La Mamma sortit son buste par le cadre du pare-brise et essaya de voir aussi loin que possible. Les nuages qu’elle avait remarqués tout à l’heure s’étaient dissipés et la poussière était retombée.

— Vous inquiétez pas, lui dit Benesi. Vers le centre de la savane il y a une légère butte d’où on domine presque tout le domaine…

— Ces marais précisément… Où se trouve-t-il ?

— Vers l’est…

— Ne pensez-vous pas… ?

— Nous sommes pris en chasse par une Jeep… Avec deux hommes armés qui essayent de tirer dans les pneus… Cette fois cramponnez-vous au maximum.

Lui-même se retint à son volant pour enfoncer son pied jusqu’au plancher. Le mastodonte freina sur une trentaine de mètres. Et sur le champ repartit en marche arrière. Il y eut un craquement significatif et un grand bruit de tôle. L’Italien repartit tranquillement, montant ses vitesses avec habileté.

— J’ai été chauffeur routier à une époque. Vers mes dix-huit ans… J’étais un sleeper… C’est-à-dire que je ne dormais pas souvent, sinon dans la couchette de mon engin…

Bientôt la petite butte fut visible et lorsqu’ils furent au sommet ce que vit la Mamma en premier fut un troupeau de buffles rouges qui paissaient à courte distance. Puis vers l’est, elle crut voir briller des carrosseries de voitures ou des vitres. Benesi venait d’allumer un de ses toscans et soulevait son masque pour laisser couler la transpiration de son visage.

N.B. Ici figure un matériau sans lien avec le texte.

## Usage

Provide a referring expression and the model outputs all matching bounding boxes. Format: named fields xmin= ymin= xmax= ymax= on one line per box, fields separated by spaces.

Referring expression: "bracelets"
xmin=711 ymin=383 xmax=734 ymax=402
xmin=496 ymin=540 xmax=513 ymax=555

— Qu’attendez-vous ? fit la Mamma fébrile.

Je suis certaine que quelque drame affreux se passe du côté des marais…

— Si, signora, si signora… Il faut savoir perdre une minute pour que ça mijote là-dedans…

Il tapotait son crâne.

— Si vous étiez en train de vous taper un bon plat de spaghetti, hé ? Et qu’un type vienne vous embêter… Vous feriez quoi ?

— Je l’enverrais au diable…

— Vous vous mettriez en colère, pas vrai ? Moi je vois toute une bande en train de se taper des spaghettis… Oh ! je ne suis pas fou, signora. Mais pour ces buffles rouges, cette herbe grasse, c’est des spaghettis, pas vrai ? On va donc aller les embêter, les forcer à partir au triple galop dans la direction des marécages…

La Mamma sourit :

— Vous avez raison. Il faut toujours laisser mijoter là-dedans, dans la tête.